Obiettivo
Cambia le righe dalla riga con "From the angle" alla riga con "70 centimetres": sostituisci "stadium seat" con "grandstand seat" e lascia il resto invariato. Ometti le immagini nella risposta.

Domande spaziali basate su immagini:
================================

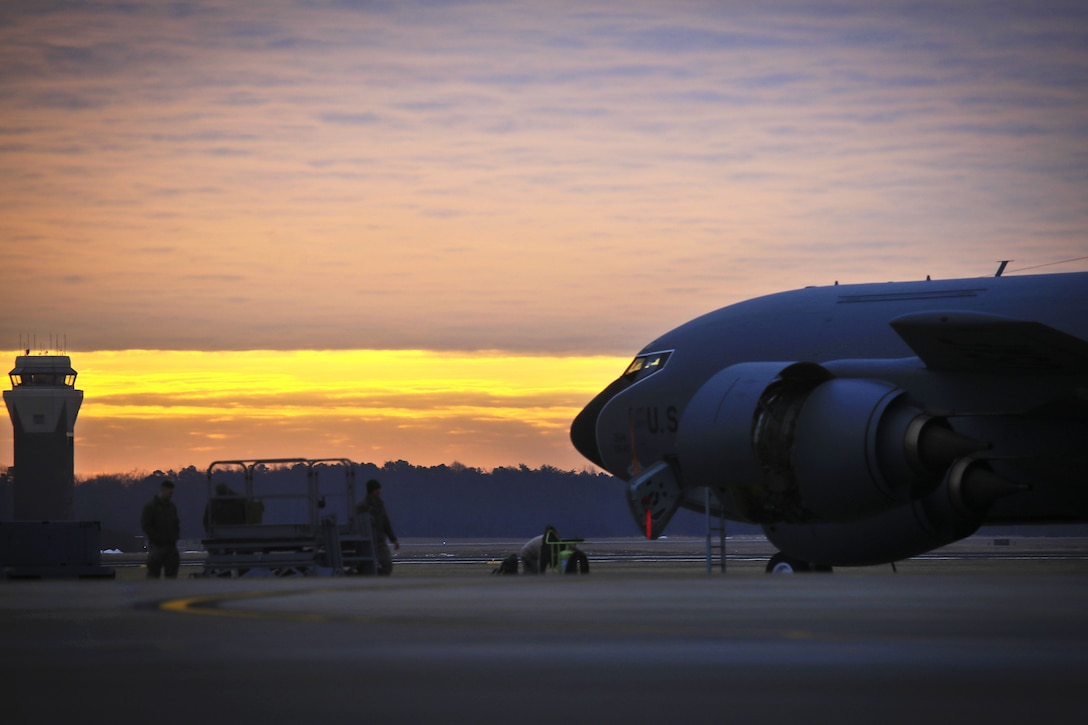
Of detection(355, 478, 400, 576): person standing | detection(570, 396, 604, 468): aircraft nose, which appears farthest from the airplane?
detection(355, 478, 400, 576): person standing

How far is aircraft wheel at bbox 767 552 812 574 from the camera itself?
1068 inches

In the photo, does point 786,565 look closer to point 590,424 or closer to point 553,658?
point 590,424

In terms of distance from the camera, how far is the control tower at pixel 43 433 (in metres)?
136

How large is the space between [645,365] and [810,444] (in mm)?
10126

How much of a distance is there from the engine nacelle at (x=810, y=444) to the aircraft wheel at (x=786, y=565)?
548 cm

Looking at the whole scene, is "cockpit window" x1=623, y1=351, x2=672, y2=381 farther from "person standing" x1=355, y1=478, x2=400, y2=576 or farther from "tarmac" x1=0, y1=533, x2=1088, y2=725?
"tarmac" x1=0, y1=533, x2=1088, y2=725

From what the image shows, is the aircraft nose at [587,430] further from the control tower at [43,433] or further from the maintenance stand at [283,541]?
the control tower at [43,433]

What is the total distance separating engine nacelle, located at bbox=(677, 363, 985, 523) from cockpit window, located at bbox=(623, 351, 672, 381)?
7.93m

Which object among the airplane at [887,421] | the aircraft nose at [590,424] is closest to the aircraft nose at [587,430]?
the aircraft nose at [590,424]

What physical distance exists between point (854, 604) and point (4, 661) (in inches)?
312

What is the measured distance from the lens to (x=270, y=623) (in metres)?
12.2

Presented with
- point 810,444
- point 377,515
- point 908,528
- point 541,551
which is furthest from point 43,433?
point 810,444

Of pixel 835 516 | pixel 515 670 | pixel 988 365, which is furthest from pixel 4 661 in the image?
pixel 988 365

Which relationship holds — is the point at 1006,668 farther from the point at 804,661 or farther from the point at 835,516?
the point at 835,516
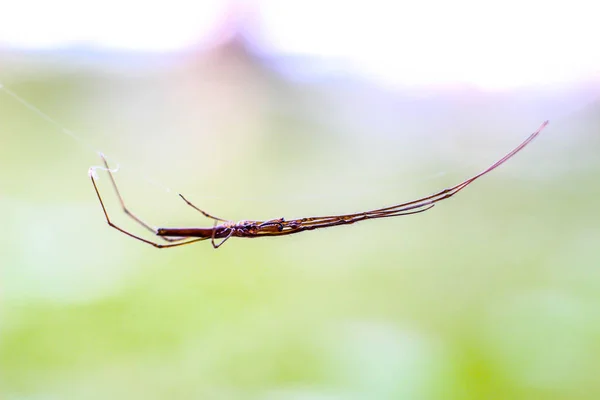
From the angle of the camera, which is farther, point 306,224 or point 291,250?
point 291,250

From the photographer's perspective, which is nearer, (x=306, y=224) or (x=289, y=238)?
(x=306, y=224)

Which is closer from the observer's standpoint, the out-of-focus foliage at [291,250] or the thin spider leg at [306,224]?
the thin spider leg at [306,224]

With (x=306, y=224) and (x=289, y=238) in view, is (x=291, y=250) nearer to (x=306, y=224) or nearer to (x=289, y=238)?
(x=289, y=238)

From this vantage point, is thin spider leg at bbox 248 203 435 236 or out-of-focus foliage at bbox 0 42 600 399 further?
out-of-focus foliage at bbox 0 42 600 399

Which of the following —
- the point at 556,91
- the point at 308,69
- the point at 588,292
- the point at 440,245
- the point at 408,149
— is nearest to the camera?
the point at 588,292

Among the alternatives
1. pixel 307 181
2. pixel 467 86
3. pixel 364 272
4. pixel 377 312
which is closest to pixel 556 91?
pixel 467 86

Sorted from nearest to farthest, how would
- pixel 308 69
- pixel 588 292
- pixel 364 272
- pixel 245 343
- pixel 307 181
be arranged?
pixel 245 343 → pixel 588 292 → pixel 364 272 → pixel 307 181 → pixel 308 69

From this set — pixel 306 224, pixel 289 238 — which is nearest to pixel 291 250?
pixel 289 238

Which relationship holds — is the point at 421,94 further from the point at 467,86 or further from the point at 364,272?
the point at 364,272
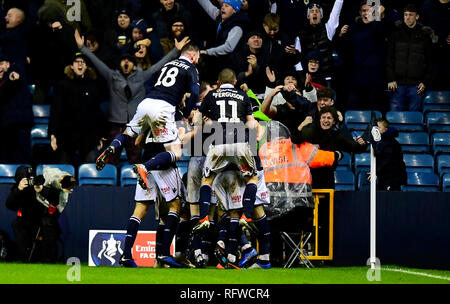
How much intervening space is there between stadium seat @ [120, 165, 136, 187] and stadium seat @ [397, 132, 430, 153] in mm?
4421

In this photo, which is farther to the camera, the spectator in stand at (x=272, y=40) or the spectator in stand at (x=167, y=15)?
the spectator in stand at (x=167, y=15)

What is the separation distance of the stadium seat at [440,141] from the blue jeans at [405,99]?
70 centimetres

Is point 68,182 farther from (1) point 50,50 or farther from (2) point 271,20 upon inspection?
(2) point 271,20

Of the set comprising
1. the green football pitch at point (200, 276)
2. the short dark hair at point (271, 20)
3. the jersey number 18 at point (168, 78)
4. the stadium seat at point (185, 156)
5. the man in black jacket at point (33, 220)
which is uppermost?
the short dark hair at point (271, 20)

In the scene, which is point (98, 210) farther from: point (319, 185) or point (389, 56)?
point (389, 56)

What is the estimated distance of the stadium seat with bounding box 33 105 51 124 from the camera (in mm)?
17750

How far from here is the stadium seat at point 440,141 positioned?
1745cm

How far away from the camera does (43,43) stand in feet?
59.4

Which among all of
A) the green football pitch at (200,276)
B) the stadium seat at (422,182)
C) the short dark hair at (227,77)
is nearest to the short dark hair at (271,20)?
the stadium seat at (422,182)

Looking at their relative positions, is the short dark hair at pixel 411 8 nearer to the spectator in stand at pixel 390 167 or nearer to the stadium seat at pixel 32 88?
the spectator in stand at pixel 390 167

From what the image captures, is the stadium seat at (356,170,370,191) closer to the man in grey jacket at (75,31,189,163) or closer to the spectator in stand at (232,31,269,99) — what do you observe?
the spectator in stand at (232,31,269,99)

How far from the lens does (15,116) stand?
55.2ft
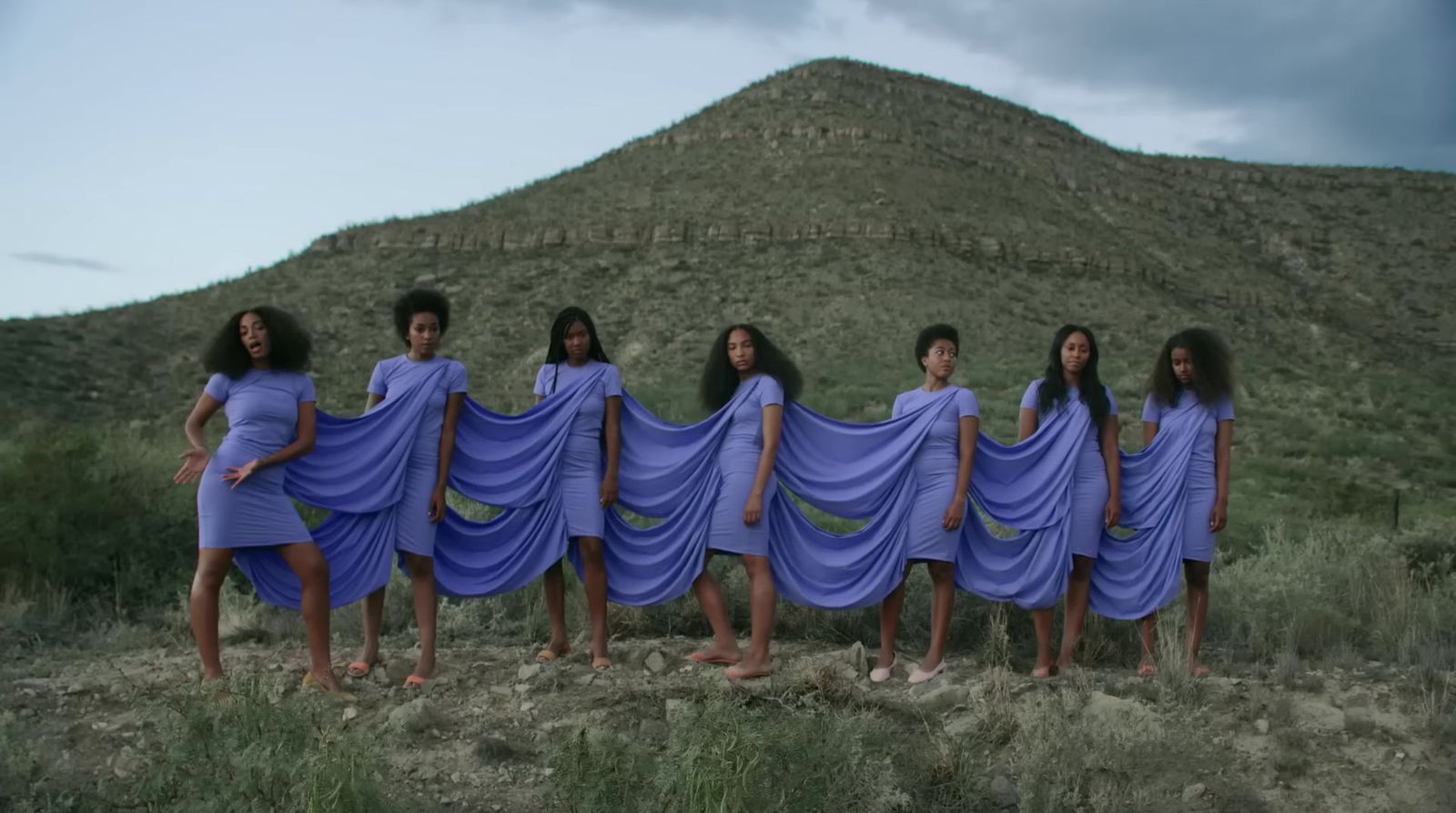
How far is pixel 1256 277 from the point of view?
1678 inches

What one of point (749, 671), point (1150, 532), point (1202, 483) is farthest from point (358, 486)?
point (1202, 483)

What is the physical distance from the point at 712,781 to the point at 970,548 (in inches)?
123

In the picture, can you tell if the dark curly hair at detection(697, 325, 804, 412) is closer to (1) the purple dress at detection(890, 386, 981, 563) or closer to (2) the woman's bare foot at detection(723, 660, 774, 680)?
(1) the purple dress at detection(890, 386, 981, 563)

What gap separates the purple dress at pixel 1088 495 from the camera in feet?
22.4

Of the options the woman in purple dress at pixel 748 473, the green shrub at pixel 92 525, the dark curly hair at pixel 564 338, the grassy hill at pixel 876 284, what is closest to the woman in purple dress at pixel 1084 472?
the woman in purple dress at pixel 748 473

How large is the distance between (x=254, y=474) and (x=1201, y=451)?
5.18 m

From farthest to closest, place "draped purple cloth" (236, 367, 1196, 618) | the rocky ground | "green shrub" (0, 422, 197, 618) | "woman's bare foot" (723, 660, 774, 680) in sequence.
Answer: "green shrub" (0, 422, 197, 618)
"draped purple cloth" (236, 367, 1196, 618)
"woman's bare foot" (723, 660, 774, 680)
the rocky ground

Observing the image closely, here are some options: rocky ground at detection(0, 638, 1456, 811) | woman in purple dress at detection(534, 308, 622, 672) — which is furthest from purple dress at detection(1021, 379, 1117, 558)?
woman in purple dress at detection(534, 308, 622, 672)

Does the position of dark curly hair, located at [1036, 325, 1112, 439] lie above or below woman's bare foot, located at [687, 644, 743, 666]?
above

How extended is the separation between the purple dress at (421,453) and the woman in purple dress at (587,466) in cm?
53

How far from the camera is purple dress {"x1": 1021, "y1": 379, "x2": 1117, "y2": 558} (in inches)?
269

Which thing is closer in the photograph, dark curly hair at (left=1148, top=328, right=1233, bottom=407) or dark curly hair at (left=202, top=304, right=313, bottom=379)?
dark curly hair at (left=202, top=304, right=313, bottom=379)

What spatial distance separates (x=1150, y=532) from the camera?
6973 mm

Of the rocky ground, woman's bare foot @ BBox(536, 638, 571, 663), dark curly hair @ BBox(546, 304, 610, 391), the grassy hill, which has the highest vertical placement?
the grassy hill
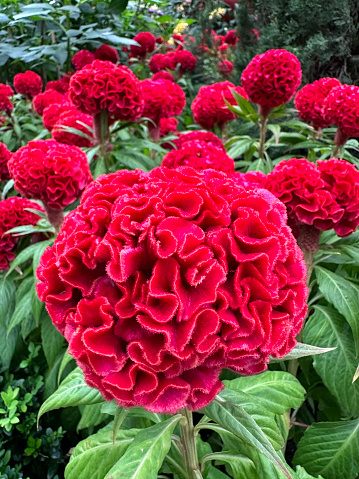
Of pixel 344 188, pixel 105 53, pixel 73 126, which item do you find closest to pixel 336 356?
pixel 344 188

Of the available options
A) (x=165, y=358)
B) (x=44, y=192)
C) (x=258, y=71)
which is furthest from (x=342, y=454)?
(x=258, y=71)

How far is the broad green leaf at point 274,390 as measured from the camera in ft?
4.20

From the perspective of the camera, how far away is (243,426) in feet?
2.87

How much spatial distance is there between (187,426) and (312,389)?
1152 mm

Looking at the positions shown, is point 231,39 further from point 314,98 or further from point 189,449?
point 189,449

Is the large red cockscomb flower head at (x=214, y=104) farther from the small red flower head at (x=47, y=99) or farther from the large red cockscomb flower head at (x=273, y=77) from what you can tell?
the small red flower head at (x=47, y=99)

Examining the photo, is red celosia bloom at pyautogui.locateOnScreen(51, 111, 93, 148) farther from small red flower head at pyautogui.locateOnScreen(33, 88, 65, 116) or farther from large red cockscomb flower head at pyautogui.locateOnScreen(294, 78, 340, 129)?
large red cockscomb flower head at pyautogui.locateOnScreen(294, 78, 340, 129)

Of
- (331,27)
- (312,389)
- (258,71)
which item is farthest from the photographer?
(331,27)

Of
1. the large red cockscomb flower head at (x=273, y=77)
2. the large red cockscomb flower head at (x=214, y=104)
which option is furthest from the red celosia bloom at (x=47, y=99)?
the large red cockscomb flower head at (x=273, y=77)

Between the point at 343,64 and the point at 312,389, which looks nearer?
the point at 312,389

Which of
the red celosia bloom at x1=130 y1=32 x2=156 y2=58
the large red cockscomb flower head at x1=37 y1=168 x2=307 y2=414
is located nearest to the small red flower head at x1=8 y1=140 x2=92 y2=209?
the large red cockscomb flower head at x1=37 y1=168 x2=307 y2=414

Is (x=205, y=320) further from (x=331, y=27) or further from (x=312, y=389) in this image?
(x=331, y=27)

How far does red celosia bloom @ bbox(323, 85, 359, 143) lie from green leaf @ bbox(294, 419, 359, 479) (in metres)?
1.43

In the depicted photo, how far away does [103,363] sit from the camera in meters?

================================

Risposta scritta
From the angle of the camera, which is farther, point 306,224 or point 291,250?
point 291,250

From the photographer's perspective, which is nearer, (x=306, y=224) or (x=289, y=238)?
(x=306, y=224)

Which is closer from the observer's standpoint, the out-of-focus foliage at [291,250] or the thin spider leg at [306,224]?
the thin spider leg at [306,224]

With (x=306, y=224) and (x=289, y=238) in view, is (x=291, y=250) nearer to (x=306, y=224) or nearer to (x=289, y=238)?
(x=289, y=238)

From this vantage point, is thin spider leg at bbox 248 203 435 236 or out-of-focus foliage at bbox 0 42 600 399 further?
out-of-focus foliage at bbox 0 42 600 399

Which of the following —
- the point at 556,91
- the point at 308,69
- the point at 588,292
- the point at 440,245
- the point at 408,149
— is nearest to the camera?
the point at 588,292

Among the alternatives
1. pixel 307 181
2. pixel 467 86
3. pixel 364 272
4. pixel 377 312
which is closest to pixel 556 91?
pixel 467 86

Sorted from nearest to farthest, how would
- pixel 308 69
- pixel 588 292
- pixel 364 272
- pixel 245 343
- pixel 307 181
be arranged?
pixel 245 343 → pixel 588 292 → pixel 364 272 → pixel 307 181 → pixel 308 69

From this set — pixel 306 224, pixel 289 238 — which is nearest to pixel 291 250?
pixel 289 238

Which relationship holds — is the point at 421,94 further from the point at 467,86 or further from the point at 364,272?
the point at 364,272
How much intervening space is there between grandstand seat @ [120, 165, 136, 187] and grandstand seat @ [397, 132, 430, 153] in mm?
4421

In this photo, which is farther to the camera, the spectator in stand at (x=272, y=40) or the spectator in stand at (x=167, y=15)?
the spectator in stand at (x=167, y=15)

What is the separation distance of the grandstand seat at [440,141] from the blue jeans at [405,99]?
70 centimetres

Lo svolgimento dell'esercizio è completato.